MSNBC’s Nicolle Wallace and Alicia Menendez discussed the role Rep. Liz Cheney (R-WY) may have played in helping Democrats to minimize the “red wave” during Tuesday’s midterm election results.

Wallace began the discussion by saying, “I want to show you what Liz Cheney had to say about the results and about the climate that, as far as you’re saying, endures.”

“I look at what happened on Tuesday night, and while it certainly is not the end of this battle, we have a long battle ahead. I do think it was the American people generally sending a message. They want to pull us back from the brink,” Cheney says in a clip from her addressing the Anti-Defamation League summit on Thursday.

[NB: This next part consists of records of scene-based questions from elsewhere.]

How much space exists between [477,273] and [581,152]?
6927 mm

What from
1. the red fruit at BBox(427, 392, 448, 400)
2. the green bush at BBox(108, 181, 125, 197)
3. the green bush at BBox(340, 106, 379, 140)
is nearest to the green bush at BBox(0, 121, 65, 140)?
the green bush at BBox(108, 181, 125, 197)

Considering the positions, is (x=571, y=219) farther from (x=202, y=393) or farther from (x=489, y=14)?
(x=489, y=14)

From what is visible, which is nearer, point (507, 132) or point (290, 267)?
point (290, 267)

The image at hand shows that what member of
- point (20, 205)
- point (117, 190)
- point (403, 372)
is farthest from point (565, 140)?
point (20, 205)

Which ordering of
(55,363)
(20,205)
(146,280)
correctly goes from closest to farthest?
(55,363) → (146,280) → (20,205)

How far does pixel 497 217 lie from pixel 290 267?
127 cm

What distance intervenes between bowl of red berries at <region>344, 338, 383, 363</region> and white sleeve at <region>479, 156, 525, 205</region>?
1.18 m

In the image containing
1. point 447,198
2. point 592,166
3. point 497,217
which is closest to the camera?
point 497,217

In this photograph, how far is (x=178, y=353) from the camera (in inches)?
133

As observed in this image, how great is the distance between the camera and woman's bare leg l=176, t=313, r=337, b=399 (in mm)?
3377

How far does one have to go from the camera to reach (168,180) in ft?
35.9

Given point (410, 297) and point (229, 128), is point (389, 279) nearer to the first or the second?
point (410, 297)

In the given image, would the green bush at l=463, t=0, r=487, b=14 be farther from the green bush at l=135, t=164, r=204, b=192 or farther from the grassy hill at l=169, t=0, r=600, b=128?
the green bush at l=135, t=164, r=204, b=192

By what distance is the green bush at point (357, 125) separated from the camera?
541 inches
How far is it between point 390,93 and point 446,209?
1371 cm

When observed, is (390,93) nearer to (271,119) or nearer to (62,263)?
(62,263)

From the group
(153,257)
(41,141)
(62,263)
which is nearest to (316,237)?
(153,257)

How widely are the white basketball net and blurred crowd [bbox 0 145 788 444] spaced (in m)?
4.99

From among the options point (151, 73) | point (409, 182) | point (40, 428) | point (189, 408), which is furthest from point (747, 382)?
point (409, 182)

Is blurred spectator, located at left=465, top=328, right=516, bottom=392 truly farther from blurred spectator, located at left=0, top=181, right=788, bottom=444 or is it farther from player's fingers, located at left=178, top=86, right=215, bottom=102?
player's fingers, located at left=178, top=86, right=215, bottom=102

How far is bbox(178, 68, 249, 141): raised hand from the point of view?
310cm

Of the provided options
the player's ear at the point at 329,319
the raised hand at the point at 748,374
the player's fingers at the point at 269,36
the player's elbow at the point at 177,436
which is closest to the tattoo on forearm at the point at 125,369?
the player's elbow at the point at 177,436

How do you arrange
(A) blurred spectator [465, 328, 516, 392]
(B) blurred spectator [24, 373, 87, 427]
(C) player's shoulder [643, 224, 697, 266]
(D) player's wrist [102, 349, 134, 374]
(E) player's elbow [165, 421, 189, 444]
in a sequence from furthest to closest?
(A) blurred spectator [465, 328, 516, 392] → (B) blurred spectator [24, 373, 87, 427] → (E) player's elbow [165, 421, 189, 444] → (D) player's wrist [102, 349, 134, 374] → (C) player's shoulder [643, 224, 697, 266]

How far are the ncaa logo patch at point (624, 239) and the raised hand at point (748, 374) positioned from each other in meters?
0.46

“They don’t want this nation to go over the edge, to go into the abyss. And we have to make sure that that, you know, the incentives are there to elect the kind of people who who are going to make sure that they’re part of the solution,” Cheney concluded.

“I have never believed that Liz Cheney had an outsized impact on the elections,” Wallace said after the clip, adding:

But I do believe that when the backdrop was the public hearings of the January 6th committee, and we learned for the very first time Donald Trump’s role in orchestrating a coup against his own government and trying to kill Mike Pence.

You know, some of the most harrowing testimony was at the very end of the summer. You take that and you add that a conservative Republican, the last name Cheney, was saying the same thing as the Democratic candidates. I think her impact was more than nothing. What do you think about Cheney carrying the democracy message?

“I think it is an element of the story,” replied Menendez, adding:

One of things that I found interesting when I was standing in grocery stores, like holding people’s rotisserie chickens and talking with them about an election that’s really was it.

So they may not have used the language that we use at the New York Times or MSNBC. They may not talk about the Chips Act or the IRA. They may not talk about the January 6th hearings. They may not talk about even abortion in the context of bodily autonomy. They’re just sort of like, I don’t want the government in my business.

“What I heard from voters over and over again is this everything that kind of it’s too out there. They’re too out there. And that sort of sense of extremity is what I think voters were rejecting, even if they weren’t specifically talking about January 6th, even if they weren’t specifically talking about attacks on democracy, it was this sense of this person is beyond the pale. Because I think you can ask about, you know, the impact that Liz Cheney had,” Menendez continued, concluding:

You can also ask what is the impact of a candidate who, given the option not to lean in to election denialism, chooses to run and wins a primary that way? Right. If you look at these races in Arizona, Nevada, that’s how they get Donald Trump’s endorsement. And then they’re in a general carrying that water. What is interesting to me about these races, they really do believe it, right? It’s not even just about having gotten, because they had the opportunity to pivot off of it. And they didn’t. They stayed with it.